:: TASK DESCRIPTION ::
Retype, without changes, every line from the line that contains "Charmant Acoustic Guitar" through the final line of the records. Exclude pictures.

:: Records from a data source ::
══════
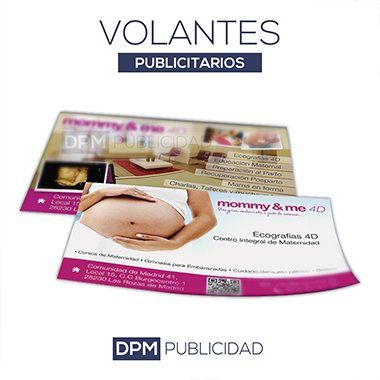 Volantes Publicitarios Lima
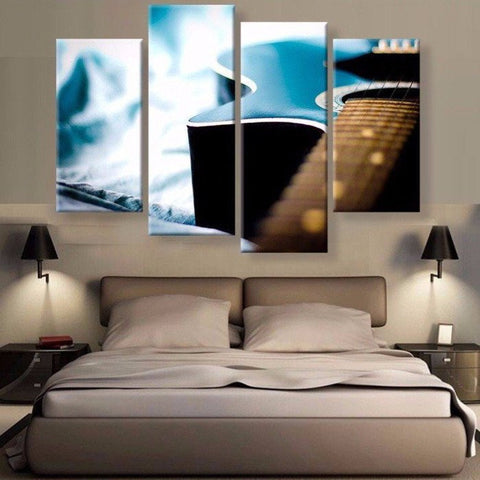 Charmant Acoustic Guitar Wall Art Multi Panel Canvas ...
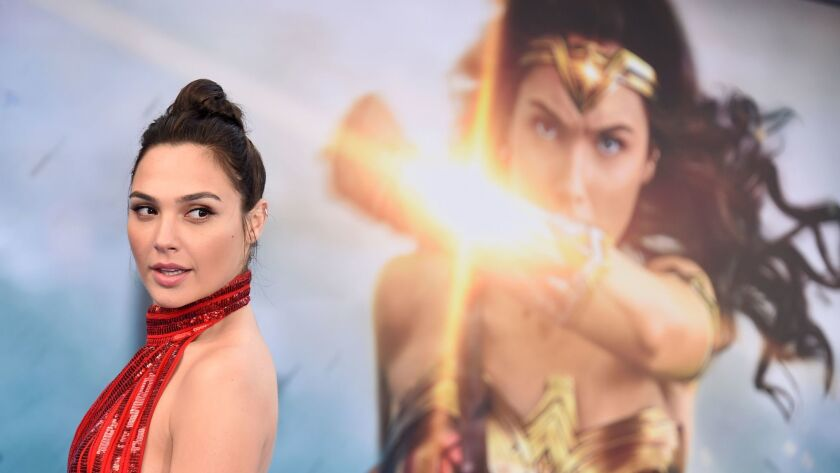 Wonder Woman notwithstanding, female leads remain rare in film.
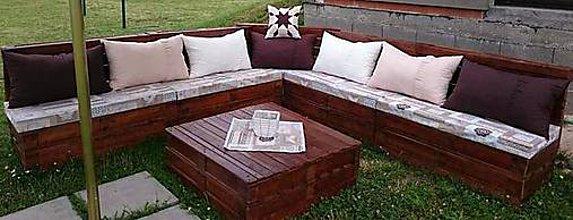 Úžitkový textil - Súprava podsedákov a vankúšov na záhradu - 8015136_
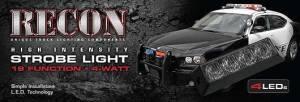 Recon Truck Accessories - 4-LED 19 Function 4-Watt High-Intensity Strobe Light Module w Black Base - Blue Color - Image 3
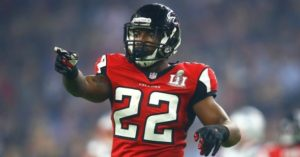 Projecting the Atlanta Falcons' starters on...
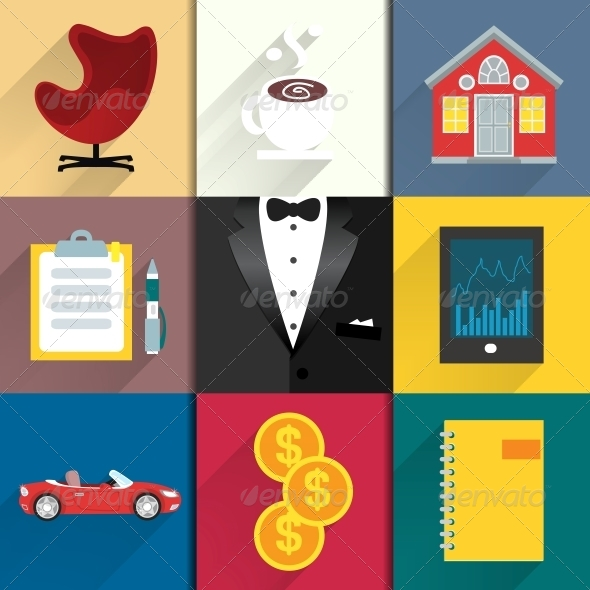 Icons Set for Luxery Life with Tuxedo - Web Elements Vectors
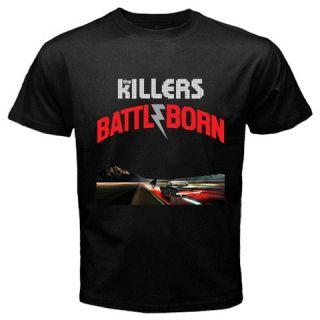 The Killers Battle Born 2012 New Album Black T Shirt s M L XL XXL XXXL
══════
:: EXERCISE OUTPUT ::
 Charmant Acoustic Guitar Wall Art Multi Panel Canvas ...
 Wonder Woman notwithstanding, female leads remain rare in film.
 Úžitkový textil - Súprava podsedákov a vankúšov na záhradu - 8015136_
 Recon Truck Accessories - 4-LED 19 Function 4-Watt High-Intensity Strobe Light Module w Black Base - Blue Color - Image 3
 Projecting the Atlanta Falcons' starters on...
 Icons Set for Luxery Life with Tuxedo - Web Elements Vectors
 The Killers Battle Born 2012 New Album Black T Shirt s M L XL XXL XXXL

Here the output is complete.